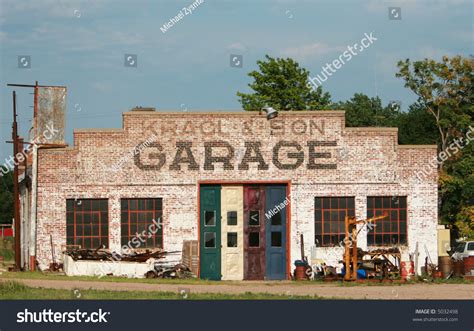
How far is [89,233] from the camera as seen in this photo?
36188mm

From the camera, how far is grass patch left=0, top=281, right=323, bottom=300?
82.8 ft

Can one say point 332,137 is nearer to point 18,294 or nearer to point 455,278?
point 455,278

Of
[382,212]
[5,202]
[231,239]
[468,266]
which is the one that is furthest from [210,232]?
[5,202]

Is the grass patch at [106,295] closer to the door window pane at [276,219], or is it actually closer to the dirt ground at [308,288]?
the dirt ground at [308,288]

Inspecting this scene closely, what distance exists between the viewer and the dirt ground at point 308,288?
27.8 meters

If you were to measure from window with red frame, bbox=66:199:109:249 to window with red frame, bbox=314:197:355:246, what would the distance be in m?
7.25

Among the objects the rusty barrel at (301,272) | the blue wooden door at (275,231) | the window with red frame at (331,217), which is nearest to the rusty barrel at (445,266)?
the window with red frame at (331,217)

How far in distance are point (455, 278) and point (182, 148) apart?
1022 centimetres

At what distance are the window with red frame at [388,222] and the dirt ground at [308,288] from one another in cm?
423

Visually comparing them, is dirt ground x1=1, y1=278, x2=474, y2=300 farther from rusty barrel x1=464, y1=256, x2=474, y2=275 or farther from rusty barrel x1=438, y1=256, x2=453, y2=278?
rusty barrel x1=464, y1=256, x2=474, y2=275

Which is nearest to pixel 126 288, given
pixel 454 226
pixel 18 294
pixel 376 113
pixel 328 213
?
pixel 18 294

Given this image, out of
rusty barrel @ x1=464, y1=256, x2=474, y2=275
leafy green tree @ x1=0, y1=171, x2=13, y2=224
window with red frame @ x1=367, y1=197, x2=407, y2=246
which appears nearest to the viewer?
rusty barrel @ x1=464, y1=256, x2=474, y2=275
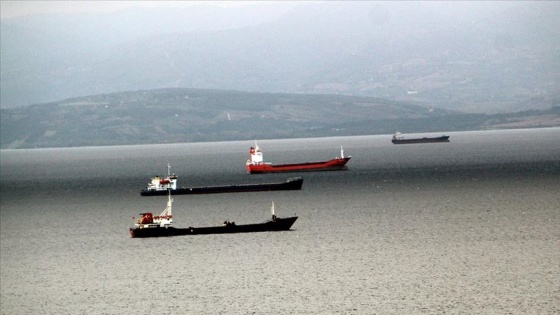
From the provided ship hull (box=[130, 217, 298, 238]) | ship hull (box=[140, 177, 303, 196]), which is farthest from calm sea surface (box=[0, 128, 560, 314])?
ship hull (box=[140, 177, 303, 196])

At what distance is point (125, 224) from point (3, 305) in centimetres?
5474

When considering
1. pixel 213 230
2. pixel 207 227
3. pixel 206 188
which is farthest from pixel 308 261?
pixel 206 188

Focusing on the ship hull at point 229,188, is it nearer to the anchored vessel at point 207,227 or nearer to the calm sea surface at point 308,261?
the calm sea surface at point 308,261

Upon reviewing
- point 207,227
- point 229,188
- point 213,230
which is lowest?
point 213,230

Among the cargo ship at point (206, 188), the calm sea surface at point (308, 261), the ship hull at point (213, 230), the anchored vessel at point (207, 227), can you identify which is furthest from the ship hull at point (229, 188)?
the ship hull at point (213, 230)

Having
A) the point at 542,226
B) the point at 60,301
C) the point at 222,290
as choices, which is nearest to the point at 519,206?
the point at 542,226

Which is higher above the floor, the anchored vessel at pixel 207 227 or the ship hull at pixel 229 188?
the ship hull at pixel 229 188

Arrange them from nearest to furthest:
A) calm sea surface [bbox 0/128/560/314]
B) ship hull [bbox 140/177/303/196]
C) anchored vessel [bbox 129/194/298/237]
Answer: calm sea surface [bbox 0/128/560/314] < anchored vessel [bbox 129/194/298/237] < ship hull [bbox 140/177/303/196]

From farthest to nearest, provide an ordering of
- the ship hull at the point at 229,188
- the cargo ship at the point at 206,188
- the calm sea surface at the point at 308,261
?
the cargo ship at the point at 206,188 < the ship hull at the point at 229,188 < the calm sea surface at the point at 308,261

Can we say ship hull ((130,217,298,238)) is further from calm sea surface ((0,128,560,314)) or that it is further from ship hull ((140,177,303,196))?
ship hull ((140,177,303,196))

★ ★ ★ ★ ★ ★ ★

EXERCISE DESCRIPTION. Make a word-for-word copy of the entries, without any pictures.

SOLUTION TO THE EXERCISE.
How far is [89,233] from the camera as seen in this photo?
36188mm

From the camera, how far is grass patch left=0, top=281, right=323, bottom=300?
82.8 ft

Can one say point 332,137 is nearer to point 18,294 or nearer to point 455,278?
point 455,278

Of
[382,212]
[5,202]
[231,239]
[468,266]
which is the one that is furthest from [210,232]?
[5,202]

Is the grass patch at [106,295] closer to the door window pane at [276,219], or is it actually closer to the dirt ground at [308,288]?
the dirt ground at [308,288]

Inspecting this scene closely, what distance exists between the viewer and the dirt ground at point 308,288?
27.8 meters

If you were to measure from window with red frame, bbox=66:199:109:249 to window with red frame, bbox=314:197:355:246, what would the distance be in m?
7.25

Among the objects the rusty barrel at (301,272) | the blue wooden door at (275,231) | the window with red frame at (331,217), which is nearest to the rusty barrel at (445,266)?
the window with red frame at (331,217)

How far in distance are point (455, 278) and point (182, 148) apart?
1022 centimetres

At what distance are the window with red frame at [388,222] and the dirt ground at [308,288] from one another in cm?
423

Visually comparing them, is dirt ground x1=1, y1=278, x2=474, y2=300 farther from rusty barrel x1=464, y1=256, x2=474, y2=275 or farther from rusty barrel x1=438, y1=256, x2=453, y2=278?
rusty barrel x1=464, y1=256, x2=474, y2=275

Which is nearest to pixel 126 288, given
pixel 454 226
pixel 18 294
pixel 376 113
pixel 328 213
?
pixel 18 294

Given this image, out of
rusty barrel @ x1=464, y1=256, x2=474, y2=275
leafy green tree @ x1=0, y1=171, x2=13, y2=224
window with red frame @ x1=367, y1=197, x2=407, y2=246
which appears nearest to the viewer?
rusty barrel @ x1=464, y1=256, x2=474, y2=275
From the provided ship hull (box=[130, 217, 298, 238]) | ship hull (box=[140, 177, 303, 196]), which is farthest from calm sea surface (box=[0, 128, 560, 314])?
ship hull (box=[140, 177, 303, 196])

At what distance is point (125, 224) from point (3, 305) in centimetres?
5474

When considering
1. pixel 213 230
2. pixel 207 227
3. pixel 206 188
which is farthest from pixel 308 261?
pixel 206 188

Focusing on the ship hull at point 229,188, is it nearer to the anchored vessel at point 207,227 or nearer to the calm sea surface at point 308,261?
the calm sea surface at point 308,261

Upon reviewing
- point 207,227
- point 229,188
- point 213,230
which is lowest?
point 213,230

Among the cargo ship at point (206, 188), the calm sea surface at point (308, 261), the ship hull at point (213, 230), the anchored vessel at point (207, 227), can you identify which is furthest from the ship hull at point (229, 188)?
the ship hull at point (213, 230)

Having
A) the point at 542,226
B) the point at 60,301
C) the point at 222,290
as choices, which is nearest to the point at 519,206?
the point at 542,226

Which is higher above the floor, the anchored vessel at pixel 207 227 or the ship hull at pixel 229 188?
the ship hull at pixel 229 188

Arrange them from nearest to furthest:
A) calm sea surface [bbox 0/128/560/314]
B) ship hull [bbox 140/177/303/196]
C) anchored vessel [bbox 129/194/298/237]
Answer: calm sea surface [bbox 0/128/560/314] < anchored vessel [bbox 129/194/298/237] < ship hull [bbox 140/177/303/196]

From farthest to nearest, provide an ordering of
- the ship hull at the point at 229,188
- the cargo ship at the point at 206,188
- the calm sea surface at the point at 308,261
?
the cargo ship at the point at 206,188 < the ship hull at the point at 229,188 < the calm sea surface at the point at 308,261

Can we say ship hull ((130,217,298,238)) is further from calm sea surface ((0,128,560,314)) or that it is further from ship hull ((140,177,303,196))?
ship hull ((140,177,303,196))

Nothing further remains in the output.